Looking further I saw another property with a list of directories:
Property(S): SSO_RENAME_DIRS = lib;thirdparty-license;utils\jars;utils\lib;utils\bin\windows-x86;utils\bin\windows-x86_64;webapps\ims\WEB-INF\lib;webapps\sso-adminserver\WEB-INF\lib
So I took a wild guess that these were backups being made of the folders to be updated within the SSO program directory. Now…here’s the money shot! Take a look at the following:
C:\Program Files\VMware\Infrastructure\SSOServer>dir Volume in drive C is OSDisk Volume Serial Number is 7C5F-C550 Directory of C:\Program Files\VMware\Infrastructure\SSOServer 05/09/2013 09:45 AM <DIR> . 05/09/2013 09:45 AM <DIR> .. 09/10/2012 01:43 PM 422 .ims.files.txt 12/04/2012 01:55 PM <DIR> bin 12/04/2012 01:56 PM <DIR> conf 10/18/2012 02:08 PM 126 config.properties 12/04/2012 01:55 PM <DIR> endorsed 03/12/2013 03:42 PM <DIR> lib.518ba878 05/09/2013 09:47 AM <DIR> logs 10/18/2012 02:08 PM 348,160 msvcr71.dll 10/18/2012 02:08 PM 584 rsaIMSLiteMSSQLDropUsers.sql 10/18/2012 02:08 PM 1,080 rsaIMSLiteMSSQLSetupUsers.sql 12/04/2012 01:56 PM <DIR> scripts 12/04/2012 01:56 PM <DIR> security 10/18/2012 02:08 PM 130 setsapassword.sql 12/04/2012 01:55 PM <DIR> sso-replication-cli 12/04/2012 01:55 PM <DIR> ssolscli 05/08/2013 03:10 PM <DIR> temp 03/12/2013 03:41 PM <DIR> thirdparty-license.518ba878 09/10/2012 01:43 PM 3,458 thirdparty.txt 10/18/2012 02:10 PM 57,846 TOMCAT_LICENSE 10/18/2012 02:10 PM 1,228 TOMCAT_NOTICE 10/18/2012 02:08 PM 114,688 unzip.exe 05/09/2013 09:45 AM <DIR> utils 03/12/2013 03:41 PM 510 vmtcsConfig.txt 10/18/2012 02:08 PM 25,214 vpx.ico 12/04/2012 01:55 PM <DIR> webapps 12/04/2012 01:55 PM <DIR> work 12 File(s) 553,446 bytes 16 Dir(s) 23,591,739,392 bytes free
Do you see what I see? Look at the bolded lib.518ba878 above. That folder is *supposed* to be simply “lib”. As in “library.” As in…the stupid SSO update program that failed did not properly rollback its directory renames! (The logic is obviously: rename all folders that will be modified as a backup, then perform the update, verify correct operations, then delete the backup folders.)

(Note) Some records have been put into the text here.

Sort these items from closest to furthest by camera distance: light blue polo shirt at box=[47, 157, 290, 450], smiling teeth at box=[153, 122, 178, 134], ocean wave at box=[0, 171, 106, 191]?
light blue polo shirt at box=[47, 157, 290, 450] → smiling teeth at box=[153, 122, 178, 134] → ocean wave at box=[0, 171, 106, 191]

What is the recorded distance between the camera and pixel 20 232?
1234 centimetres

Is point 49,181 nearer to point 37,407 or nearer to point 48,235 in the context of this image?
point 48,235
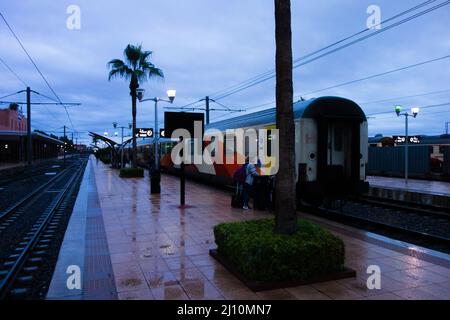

The solution? I could have restored from snapshot (I of course made one) but this irritated me (the snapshot is very time-consuming due to me using thick-provision eager zero for disks). So I instead simply renamed the files! Here are my commands:
C:\Program Files\VMware\Infrastructure\SSOServer>move lib.518ba878 lib 1 dir(s) moved. C:\Program Files\VMware\Infrastructure\SSOServer>move thirdparty-license.518ba878 thirdparty-license 1 dir(s) moved. C:\Program Files\VMware\Infrastructure\SSOServer>move utils\jars.518ba878 utils\jars 1 dir(s) moved. C:\Program Files\VMware\Infrastructure\SSOServer>move utils\lib.518ba878 utils\lib 1 dir(s) moved. C:\Program Files\VMware\Infrastructure\SSOServer>move utils\bin\windows-x86.518ba878 utils\bin\windows-x86 1 dir(s) moved. C:\Program Files\VMware\Infrastructure\SSOServer>move utils\bin\windows-x86_64.518ba878 utils\bin\windows-x86_ 64 1 dir(s) moved. C:\Program Files\VMware\Infrastructure\SSOServer>move webapps\ims\WEB-INF\lib.518ba878 webapps\ims\WEB-INF\lib 1 dir(s) moved. C:\Program Files\VMware\Infrastructure\SSOServer>move webapps\sso-adminserver\WEB-INF\lib.518ba878 webapps\sso -adminserver\WEB-INF\lib 1 dir(s) moved.
Then I re-ran the SSO upgrade and – hey, presto! – everything worked.
What a disaster! But it’s another bug identified and solution offered.